Und als die Stunde des Abschieds nahe war:
„Ach!“ sagte der Fuchs, „ich werde weinen.“
„Das ist deine Schuld“, sagte der kleine Prinz,
„ich wünschte dir nichts Übles,
aber du hast gewollt, daß ich dich zähme…“
„Gewiß“, sagte der Fuchs.
„Aber nun wirst du weinen!“ sagte der kleine Prinz.
„Bestimmt“, sagte der Fuchs.
„So hast du nichts gewonnen!“
„Ich habe“, sagte der Fuchs, „die Farbe des Weizens gewonnen.“
Dann fügte er hinzu: „Geh die Rosen wieder anschauen.
Du wirst begreifen, daß die deine einzig ist in der Welt.
Du wirst wiederkommen und mir adieu sagen,
und ich werde dir ein Geheimnis schenken“.
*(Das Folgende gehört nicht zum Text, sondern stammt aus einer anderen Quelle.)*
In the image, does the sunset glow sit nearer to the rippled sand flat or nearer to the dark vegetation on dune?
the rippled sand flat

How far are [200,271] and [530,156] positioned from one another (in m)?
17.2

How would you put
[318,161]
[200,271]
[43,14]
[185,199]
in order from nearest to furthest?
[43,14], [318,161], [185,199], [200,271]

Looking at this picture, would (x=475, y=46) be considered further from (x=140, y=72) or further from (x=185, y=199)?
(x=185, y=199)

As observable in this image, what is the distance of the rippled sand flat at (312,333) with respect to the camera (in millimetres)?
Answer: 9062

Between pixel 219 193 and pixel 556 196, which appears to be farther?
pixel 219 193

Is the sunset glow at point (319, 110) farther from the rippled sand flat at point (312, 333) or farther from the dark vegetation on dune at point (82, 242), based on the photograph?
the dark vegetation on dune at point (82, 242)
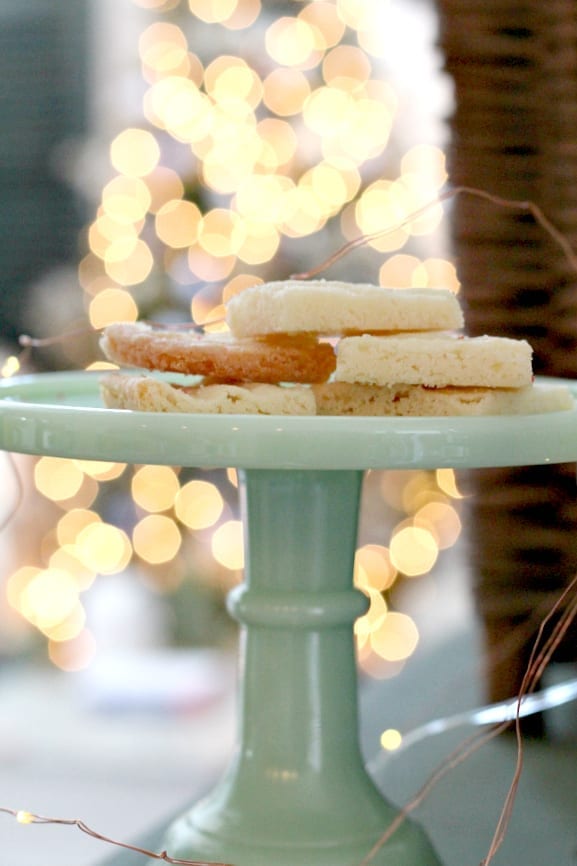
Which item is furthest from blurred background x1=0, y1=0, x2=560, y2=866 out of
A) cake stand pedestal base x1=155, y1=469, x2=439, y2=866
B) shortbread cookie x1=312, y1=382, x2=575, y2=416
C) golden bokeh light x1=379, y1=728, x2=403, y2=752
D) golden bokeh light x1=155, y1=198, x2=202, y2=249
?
shortbread cookie x1=312, y1=382, x2=575, y2=416

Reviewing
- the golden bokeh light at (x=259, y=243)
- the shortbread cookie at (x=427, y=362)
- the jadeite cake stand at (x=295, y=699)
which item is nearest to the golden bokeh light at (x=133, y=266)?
the golden bokeh light at (x=259, y=243)

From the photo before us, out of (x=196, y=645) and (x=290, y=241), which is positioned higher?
(x=290, y=241)

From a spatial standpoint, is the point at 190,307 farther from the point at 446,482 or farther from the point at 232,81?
the point at 446,482

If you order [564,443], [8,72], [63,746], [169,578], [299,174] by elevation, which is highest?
[8,72]

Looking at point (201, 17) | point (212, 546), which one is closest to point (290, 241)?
point (201, 17)

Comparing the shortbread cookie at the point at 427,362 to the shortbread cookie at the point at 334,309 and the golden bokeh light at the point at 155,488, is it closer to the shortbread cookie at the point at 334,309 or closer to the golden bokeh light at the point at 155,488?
the shortbread cookie at the point at 334,309

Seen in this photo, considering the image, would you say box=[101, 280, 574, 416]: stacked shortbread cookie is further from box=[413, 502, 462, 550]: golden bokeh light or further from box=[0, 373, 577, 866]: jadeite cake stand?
box=[413, 502, 462, 550]: golden bokeh light

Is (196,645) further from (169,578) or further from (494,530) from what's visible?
(494,530)
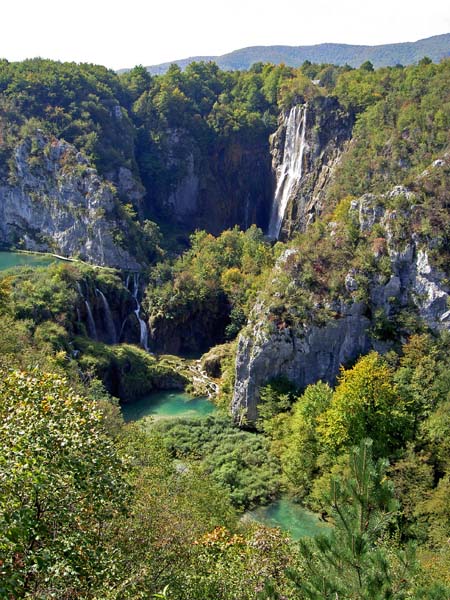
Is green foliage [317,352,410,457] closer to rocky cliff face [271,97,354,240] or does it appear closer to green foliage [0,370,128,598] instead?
green foliage [0,370,128,598]

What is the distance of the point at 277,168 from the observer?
237ft

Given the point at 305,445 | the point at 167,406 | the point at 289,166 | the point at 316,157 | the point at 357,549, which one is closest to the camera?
the point at 357,549

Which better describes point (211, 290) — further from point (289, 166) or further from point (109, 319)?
point (289, 166)

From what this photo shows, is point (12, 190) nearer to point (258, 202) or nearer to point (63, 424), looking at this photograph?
point (258, 202)

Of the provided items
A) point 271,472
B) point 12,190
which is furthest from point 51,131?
point 271,472

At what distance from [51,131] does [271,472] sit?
49463mm

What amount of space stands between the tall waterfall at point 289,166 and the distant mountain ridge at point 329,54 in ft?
249

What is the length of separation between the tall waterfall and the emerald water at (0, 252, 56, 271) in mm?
26869

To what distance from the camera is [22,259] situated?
187 feet

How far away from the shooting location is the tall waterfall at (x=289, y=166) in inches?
2596

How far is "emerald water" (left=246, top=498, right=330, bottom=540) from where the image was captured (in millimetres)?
23484

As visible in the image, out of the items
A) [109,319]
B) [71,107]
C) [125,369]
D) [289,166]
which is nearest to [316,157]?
[289,166]

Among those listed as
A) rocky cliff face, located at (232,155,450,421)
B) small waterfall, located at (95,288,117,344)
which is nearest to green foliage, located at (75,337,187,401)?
small waterfall, located at (95,288,117,344)

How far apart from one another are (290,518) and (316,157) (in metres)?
47.4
Der kleine Prinz ging, die Rosen wiederzusehn:
„Ihr gleicht meiner Rose gar nicht, ihr seid noch nichts“,
sagte er zu ihnen.
„Niemand hat sich euch vertraut gemacht
und auch ihr habt euch niemandem vertraut gemacht.
Ihr seid, wie mein Fuchs war.
Der war nichts als ein Fuchs wie hunderttausend andere.
Aber ich habe ihn zu meinem Freund gemacht,
und jetzt ist er einzig in der Welt.“
Und die Rosen waren sehr beschämt.
„Ihr seid schön, aber ihr sein leer“ sagte er noch.
„Man kann für euch nicht sterben.
Gewiß, ein Irgendwer, der vorübergeht, könnte glauben,
meine Rose ähnle euch.
Aber in sich selbst ist sie wichtiger als ihr alle,
da sie es ist, die ich begossen habe.
Da sie es ist, die ich unter den Glassturz gestellt habe.
Da sie es ist, die ich mit dem Wandschirm geschützt habe.
Da sie es ist, deren Raupen ich getötet habe
(außer den zwei oder drei um der Schmetterlinge willen).
Da sie es ist, die ich klagen oder sich rühmen gehört habe
oder auch manchmal schweigen.
Da es meine Rose ist.“

Und er kam zum Fuchs zurück:
„Adieu“, sagte er…
„Adieu“, sagte der Fuchs.

„Hier mein Geheimnis. Es ist ganz einfach:

Man sieht nur mit dem Herzen gut.
das Wesentliche ist für die Augen unsichtbar.“

„Das Wesentliche ist für die Augen unsichtbar“,
wiederholte der kleine Prinz,
um es sich zu merken.

Die Zeit, die du für deine Rose verloren hast, sie macht deine Rose so wichtig.“

„Die Zeit, die ich für eine Rose verloren habe…“,
sagte der kleine Prinz,
um es sich zu merken.
Und er warf sich ins Gras und weinte.

„Die Menschen haben diese Wahrheit vergessen“, sagte der Fuchs.
„Aber du darfst sie nicht vergessen.

Du bist zeitlebens für das verantwortlich,
was du dir vertraut gemacht hast.
Du bist für deine Rose verantwortlich…“

„Ich bin für meine Rose verantwortlich…“,
wiederholte der kleine Prinz, um es sich zu merken.